Crunchbase - lol is correct
Lubega Geoffery - No idea
Caris LIfe Sciences - Life sciences doesn't sound right!
C3 AI - Scam
Runway - Media generation, not general use
LangChain - Doesn't make LLMs
Rigetti Computing - Dude, come on. They're a quantum computing company
Cowbell - Don't know them, but a google shows they're an insurance company lol
Almost all the rest don't even have anything to do with AI. So all-in-all, nearly a complete failure at suggesting even close to 20 alternatives for the DoD to invest in. Your answer didn't even hit US companies that do have some alternatives: Meta, MSFT, AMZN, SSI maybe?

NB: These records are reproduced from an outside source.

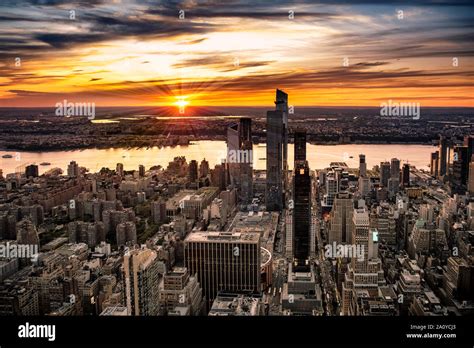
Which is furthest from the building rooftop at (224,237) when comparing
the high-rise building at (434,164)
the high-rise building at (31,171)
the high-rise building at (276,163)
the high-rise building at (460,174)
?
the high-rise building at (460,174)

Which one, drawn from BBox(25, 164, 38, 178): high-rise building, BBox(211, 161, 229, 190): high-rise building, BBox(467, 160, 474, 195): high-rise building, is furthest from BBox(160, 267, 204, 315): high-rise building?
BBox(467, 160, 474, 195): high-rise building

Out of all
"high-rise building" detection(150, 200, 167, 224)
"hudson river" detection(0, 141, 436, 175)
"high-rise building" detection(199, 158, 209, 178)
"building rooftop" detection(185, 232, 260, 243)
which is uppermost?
"hudson river" detection(0, 141, 436, 175)

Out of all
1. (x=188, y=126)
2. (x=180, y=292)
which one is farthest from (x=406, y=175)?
(x=180, y=292)

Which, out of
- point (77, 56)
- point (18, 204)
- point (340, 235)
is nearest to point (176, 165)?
point (18, 204)

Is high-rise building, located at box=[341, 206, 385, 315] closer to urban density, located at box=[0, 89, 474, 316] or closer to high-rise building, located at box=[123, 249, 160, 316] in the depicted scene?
urban density, located at box=[0, 89, 474, 316]

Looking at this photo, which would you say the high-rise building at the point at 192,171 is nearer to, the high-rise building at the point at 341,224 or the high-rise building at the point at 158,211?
the high-rise building at the point at 158,211

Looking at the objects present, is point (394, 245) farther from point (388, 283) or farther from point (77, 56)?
point (77, 56)
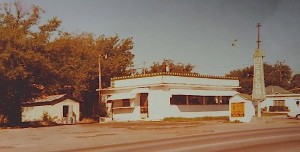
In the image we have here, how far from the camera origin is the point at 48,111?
4028 centimetres

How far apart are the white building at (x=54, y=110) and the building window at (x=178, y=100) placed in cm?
1085

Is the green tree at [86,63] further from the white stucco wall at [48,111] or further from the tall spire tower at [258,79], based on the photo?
the tall spire tower at [258,79]

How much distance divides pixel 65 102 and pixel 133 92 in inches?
299

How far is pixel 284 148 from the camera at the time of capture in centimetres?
1376

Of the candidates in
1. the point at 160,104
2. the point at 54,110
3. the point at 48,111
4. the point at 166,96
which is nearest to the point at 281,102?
the point at 166,96

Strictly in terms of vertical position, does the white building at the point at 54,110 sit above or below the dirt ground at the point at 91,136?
above

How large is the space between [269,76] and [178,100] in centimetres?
6314

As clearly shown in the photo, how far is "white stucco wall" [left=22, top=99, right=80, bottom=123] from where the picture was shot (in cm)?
4028

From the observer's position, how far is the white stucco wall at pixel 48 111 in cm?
4028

I understand the sentiment to create healthy market but only a few handful company than can create general use LLM, most of them is just wrapper or small fine tune model for specific use case
I don't for anyone doing serious work. Use the Gemini family, O3 and Claude if you want to gsd. The DoD made the correct call IMO. Kimi K2 is also potentially interesting for non-defense purposes but I haven't spent enough time with it yet.
> My fund will never be $1B but that’s fine :)
It's "trivially easy" for you and 10% of your investments are expected to have "massive breakthroughs". Your strategy of "give money to good companies and founders" should easily enable you to reach $1B AUM!
not that they're great or very remarkable, but they can get the job done, and in a world where anthropic tries to assert dominance by fucking cursor seems relevant to the future to have your own models
As an American. I'd rather a single well established player get a large contract and actually deliver, than 20 disjointed companies each get 1/20th of the problem, have to work in concert, and possibly not even deliver at all.
This isn’t a grant to push for innovation. This is a promise from the orange man administration to the people and companies that donated to his "inauguration fund"
This is a kleptocracy but with extra steps. People are unfortunately numb to it.